By Kevin Gray
Long intrigued by the notion that the mind and body interact in reciprocal ways, Ali Berlin Weinstein ’99 is conducting novel research into the effects of mental stress reactivity on cardiac patients.
Weinstein, deputy director of the Center for the Study of Chronic Illness and Disability, George Mason University, Fairfax, Va., and her collaborators are exploring the impact of cardiac surgery on a patient’s reaction to mental stress. The research is being conducted with Inova Heart and Vascular Institute.
Although a normal response to demanding circumstances, elevated mental stress poses increased risks for some individuals. “Research has shown that some individuals are hyper-reactive to stress, and this hyper-reactivity is a risk factor for various cardiovascular diseases and for mortality from cardiovascular disease,” Weinstein says.
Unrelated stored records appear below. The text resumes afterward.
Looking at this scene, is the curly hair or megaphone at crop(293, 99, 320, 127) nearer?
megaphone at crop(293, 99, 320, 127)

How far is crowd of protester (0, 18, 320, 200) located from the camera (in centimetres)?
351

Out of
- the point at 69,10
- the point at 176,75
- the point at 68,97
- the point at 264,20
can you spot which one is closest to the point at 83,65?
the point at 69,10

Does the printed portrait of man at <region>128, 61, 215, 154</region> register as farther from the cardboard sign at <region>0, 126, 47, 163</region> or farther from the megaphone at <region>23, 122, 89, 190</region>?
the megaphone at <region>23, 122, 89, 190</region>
“Although mental stress reactivity has been recognized as a potential risk factor in other heart conditions, it has yet to be investigated in the heart valve and maze surgery populations. Therefore, a good marker for identifying those at risk of future mortality would be useful for clinical care post-valve and post-maze surgery.”
As depression is highly prevalent in heart surgery patients, the research team also is evaluating whether individuals with depression have higher reactivity to mental stress.
As a researcher, Weinstein appreciates the support of her collaborators.
“The science of today is not an individual endeavor,” she says. “You need to be a part of a team. I have been lucky to find strong, encouraging collaborators, and I benefit from their positive mentorship.”
Weinstein, a psychology graduate, first became intrigued by health psychology through a course taught by Alan Childs, professor of psychology and director of the Center for the Integration of Teaching, Learning, and Scholarship. “This class led me to minor in health care and society, which reinforced my love for both psychology and medicine,” she says.
Childs continues to be a model for Weinstein in her role as assistant professor and graduate program director of rehabilitation science at George Mason. “We had many discussions, and I took all of the courses he offered because he is a great teacher,” she says.
Weinstein says Lafayette helped shape the person and academic that she is today.
“I was challenged in my courses to rely on my thought processes rather than simply what is written in textbooks. Being a scientist, these critical thinking skills are essential,” she says.
A resident of Silver Spring, Md., Weinstein holds a master’s in kinesiology from University of Maryland, College Park, and a master’s and doctorate in medical psychology from Uniformed Services University of the Health Sciences, Bethesda, Md.